Problem to work on: From the entries, copy each line that includes "name".

Record set:
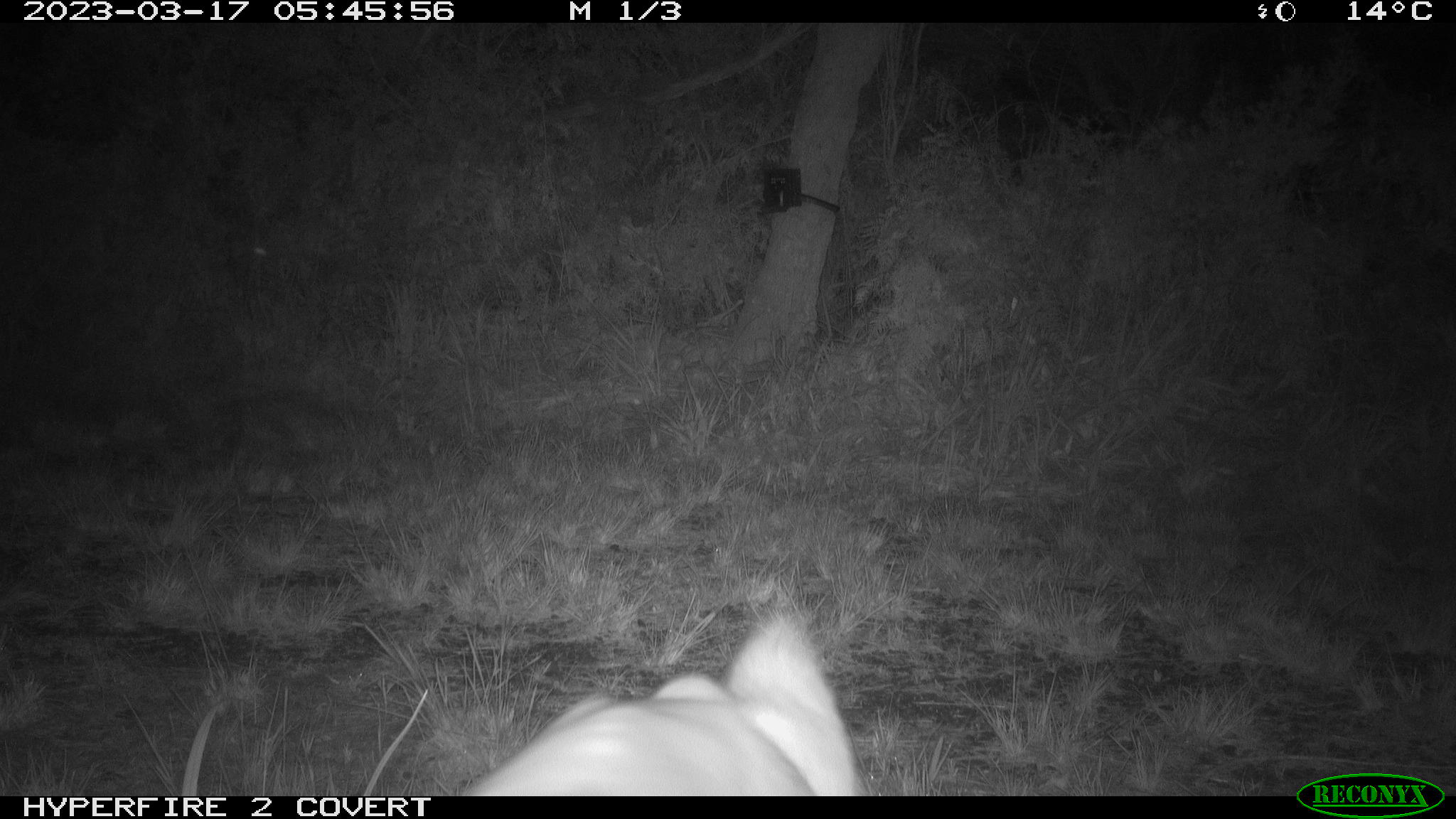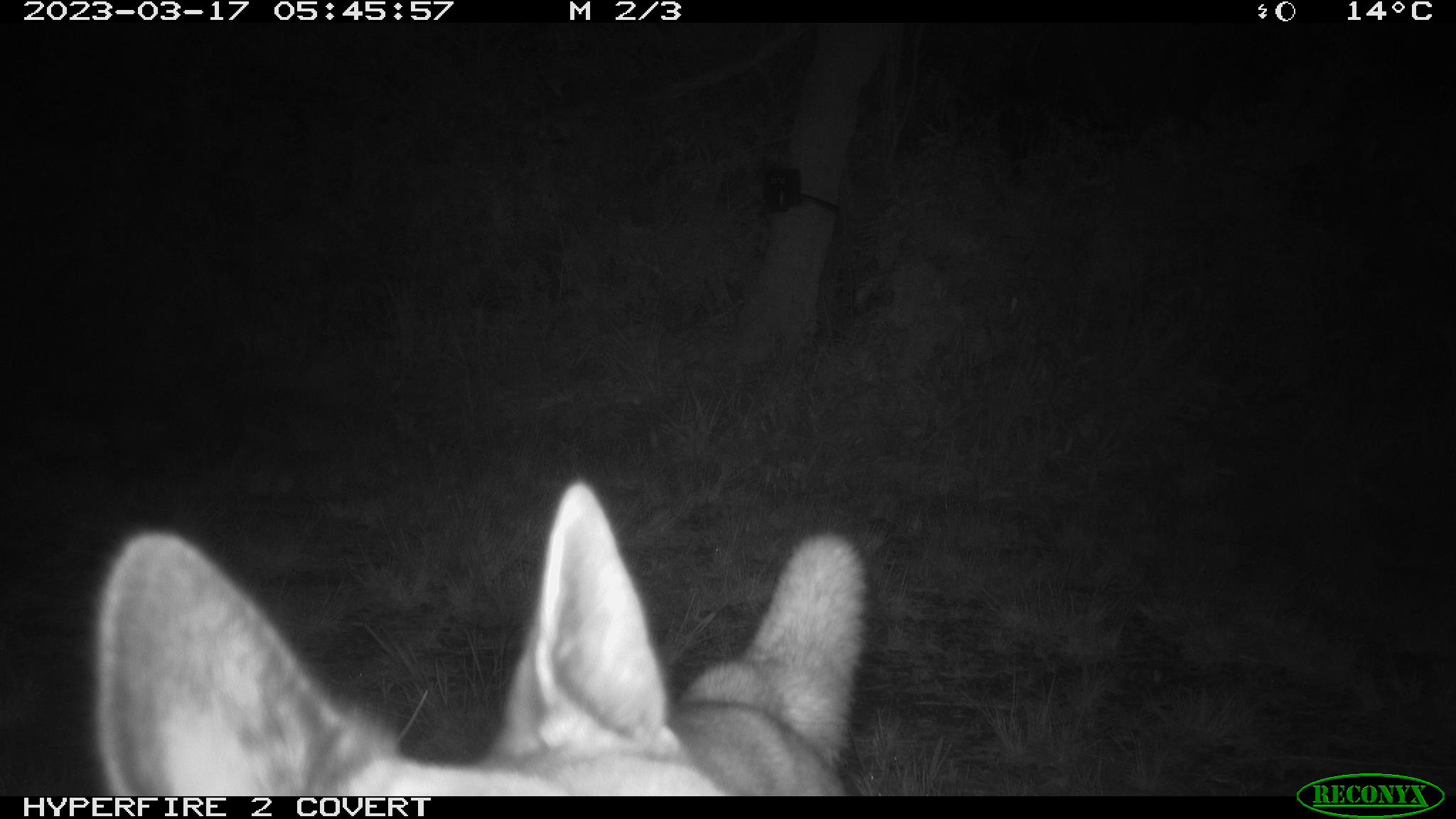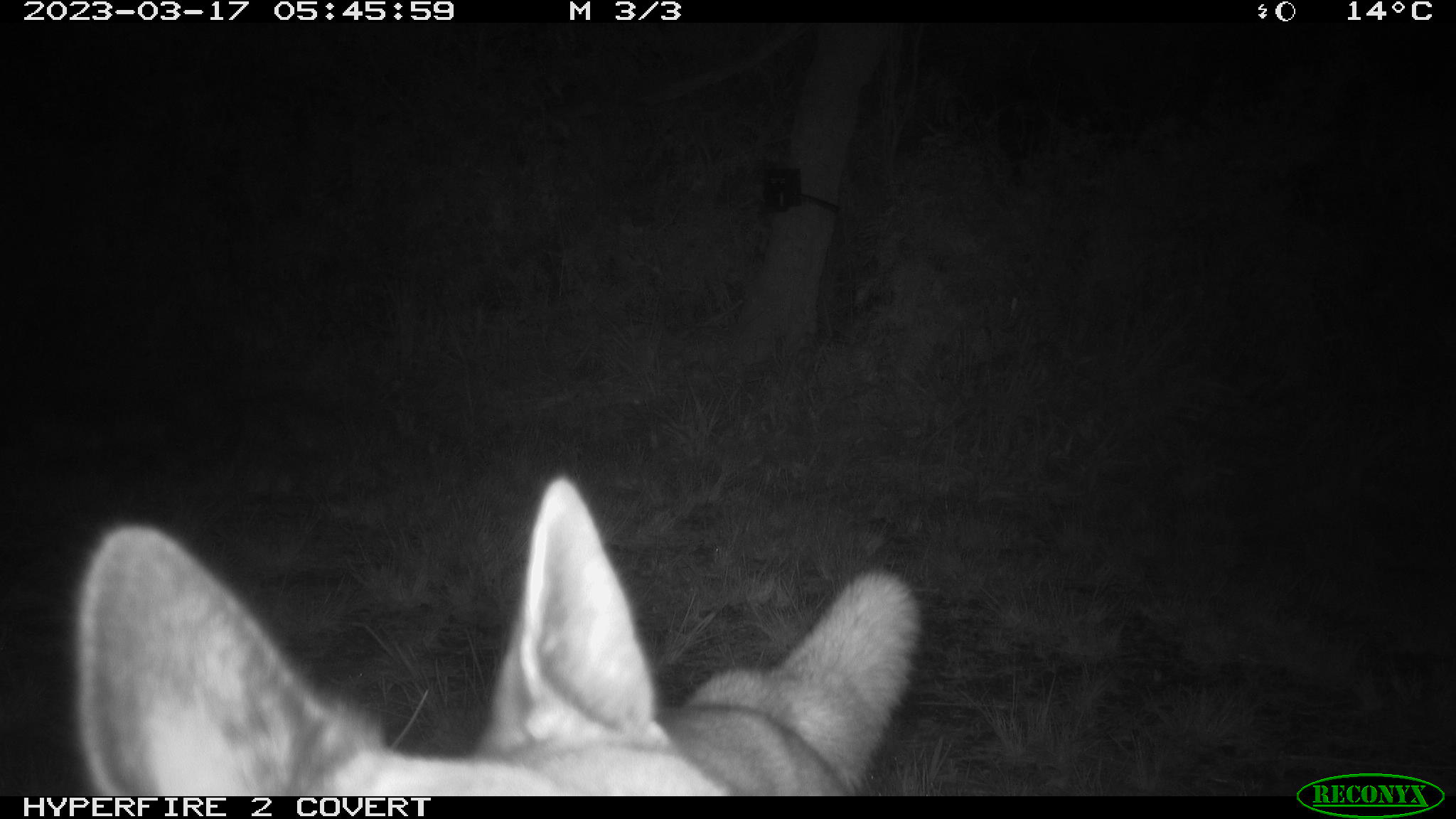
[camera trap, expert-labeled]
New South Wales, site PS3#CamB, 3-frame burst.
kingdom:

...

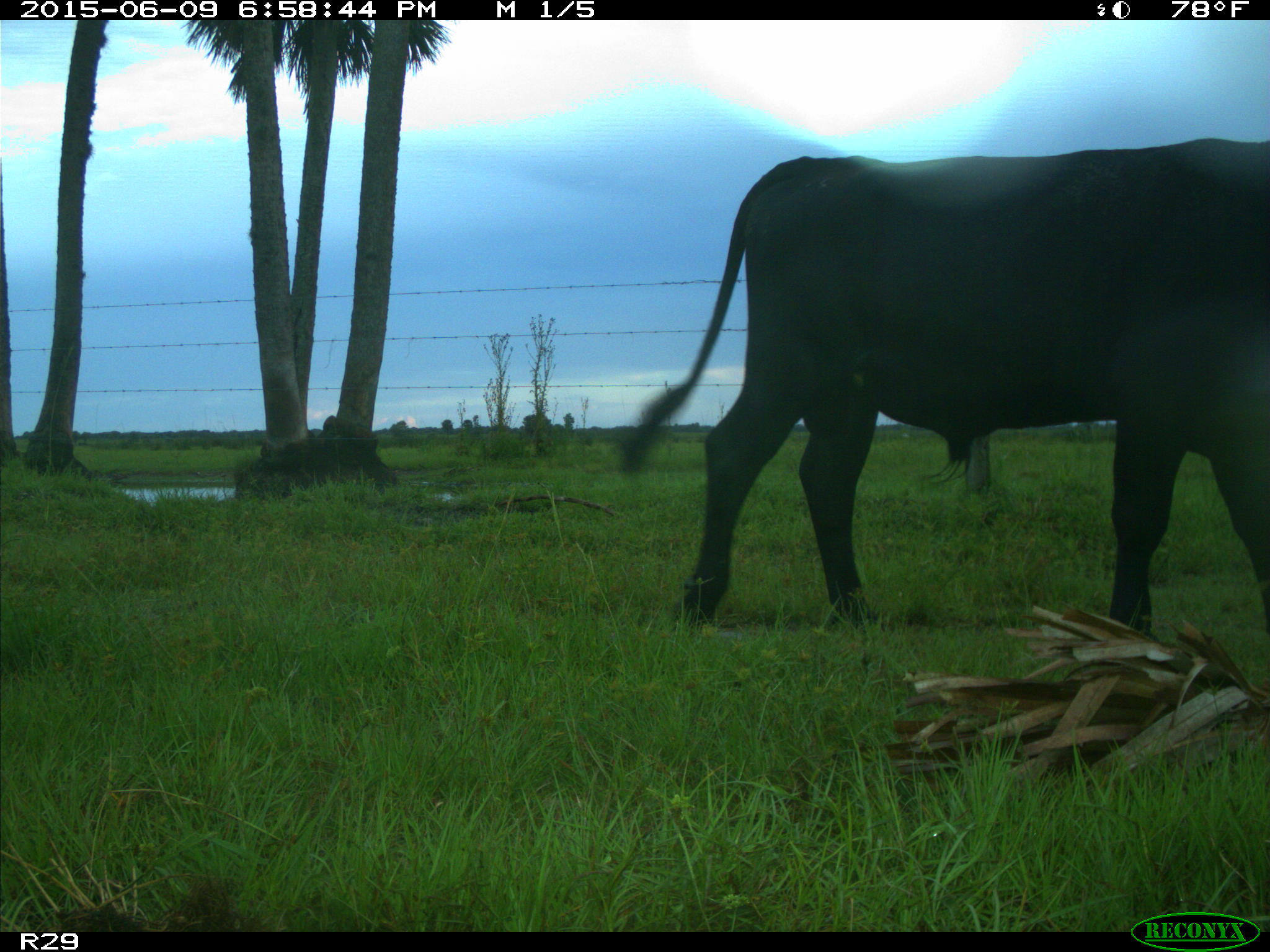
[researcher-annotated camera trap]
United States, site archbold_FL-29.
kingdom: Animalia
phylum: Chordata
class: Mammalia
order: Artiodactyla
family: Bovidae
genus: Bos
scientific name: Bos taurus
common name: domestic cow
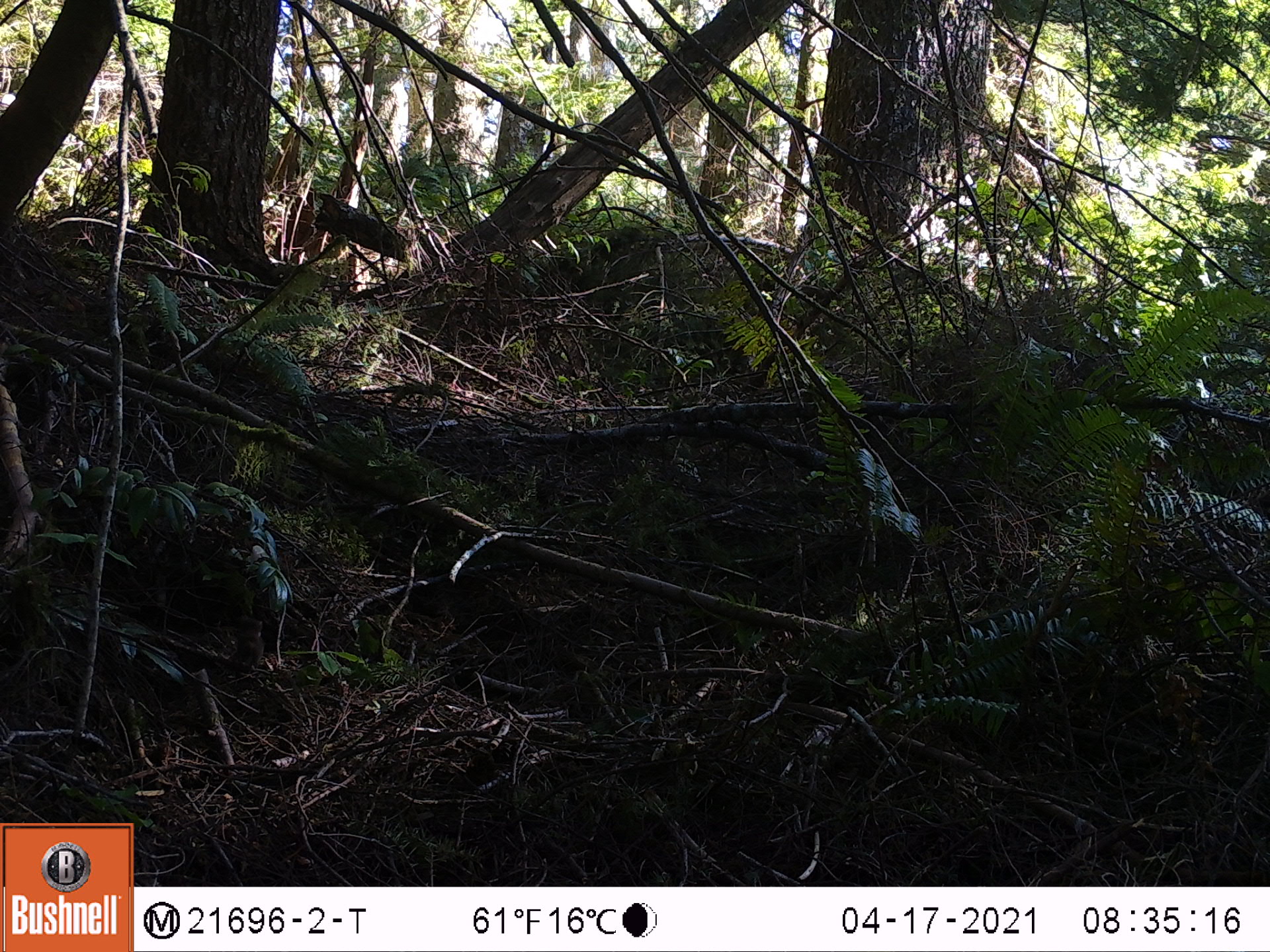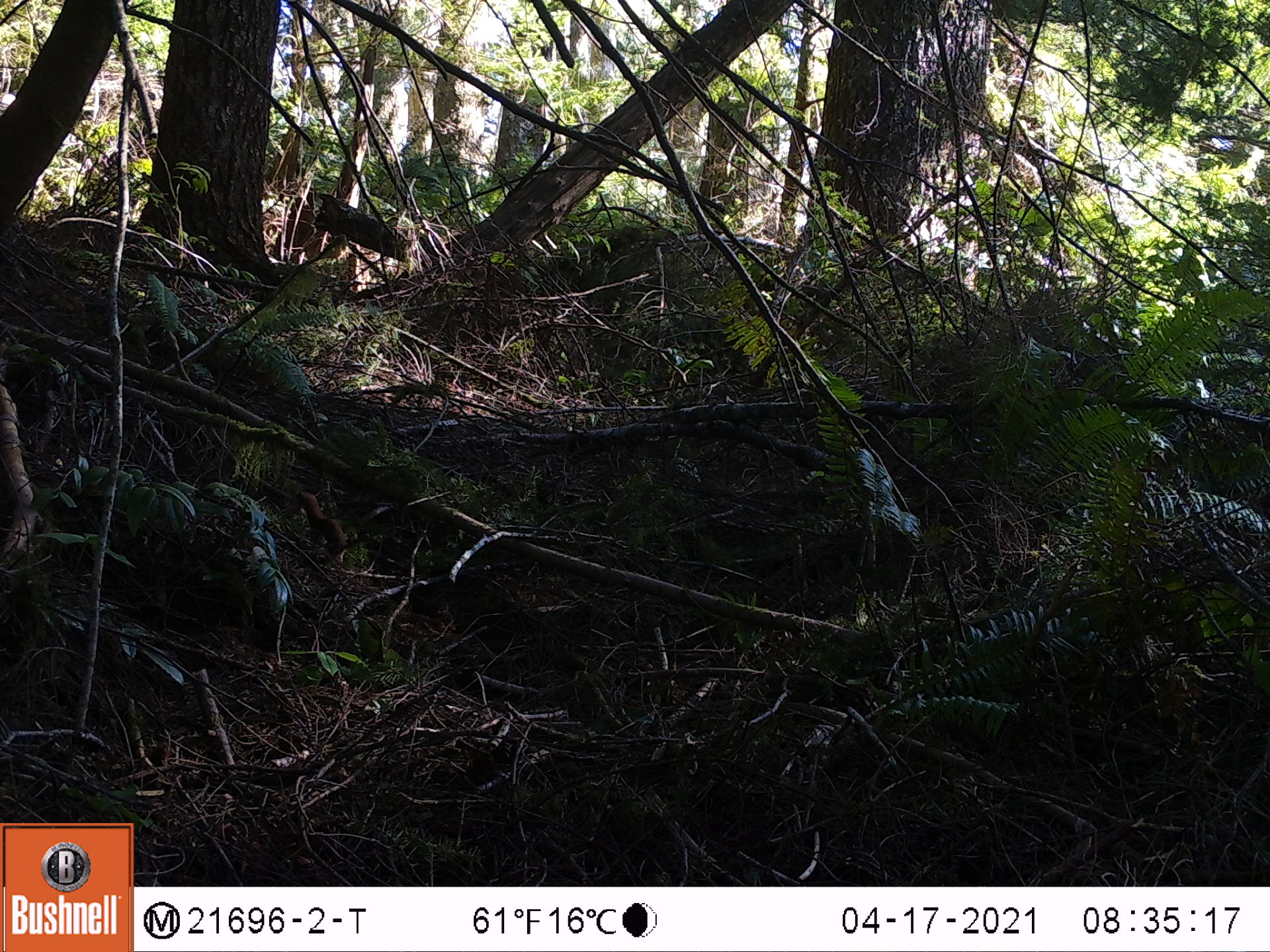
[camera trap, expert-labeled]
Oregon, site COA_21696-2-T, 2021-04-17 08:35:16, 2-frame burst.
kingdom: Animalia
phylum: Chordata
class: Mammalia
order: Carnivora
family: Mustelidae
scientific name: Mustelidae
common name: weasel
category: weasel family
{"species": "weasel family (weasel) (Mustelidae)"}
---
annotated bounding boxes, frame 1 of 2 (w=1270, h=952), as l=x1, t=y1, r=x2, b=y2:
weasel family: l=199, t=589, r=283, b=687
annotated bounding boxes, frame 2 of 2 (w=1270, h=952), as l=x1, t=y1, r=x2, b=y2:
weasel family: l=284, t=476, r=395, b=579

Answer for the task:
scientific name: Bos taurus
common name: domestic cow
scientific name: Mustelidae
common name: weasel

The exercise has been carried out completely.